**DATASET RECORDS**:
***
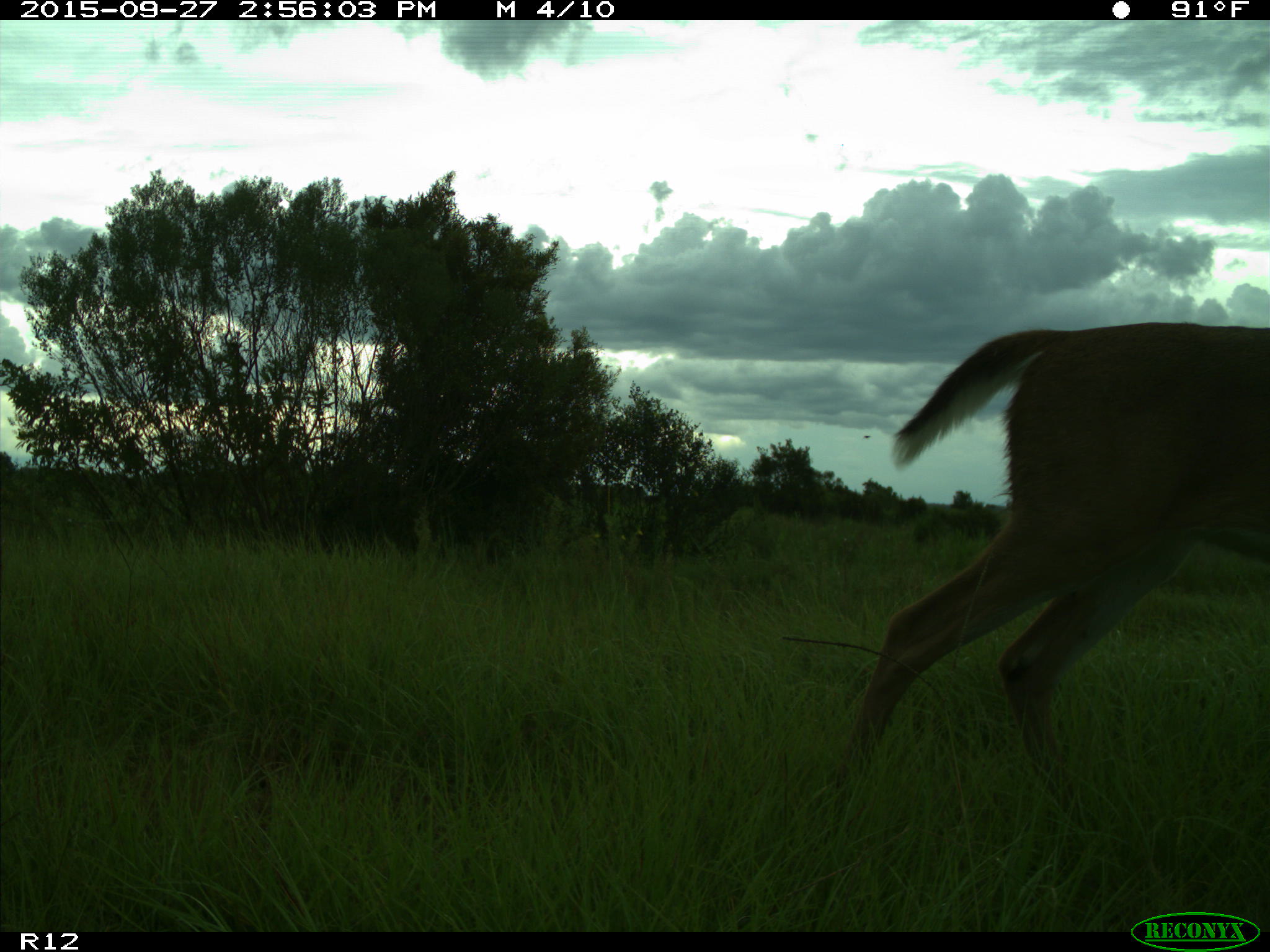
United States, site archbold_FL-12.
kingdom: Animalia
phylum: Chordata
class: Mammalia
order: Artiodactyla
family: Cervidae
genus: Odocoileus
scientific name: Odocoileus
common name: deer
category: unidentified deer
Unidentified deer (deer) (Odocoileus).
***
**ACTIVITY**: Please repeat every record above exactly, but leave out the pictures.

**RESULT OF THE EXERCISE**:
United States, site archbold_FL-12.
kingdom: Animalia
phylum: Chordata
class: Mammalia
order: Artiodactyla
family: Cervidae
genus: Odocoileus
scientific name: Odocoileus
common name: deer
category: unidentified deer
Unidentified deer (deer) (Odocoileus).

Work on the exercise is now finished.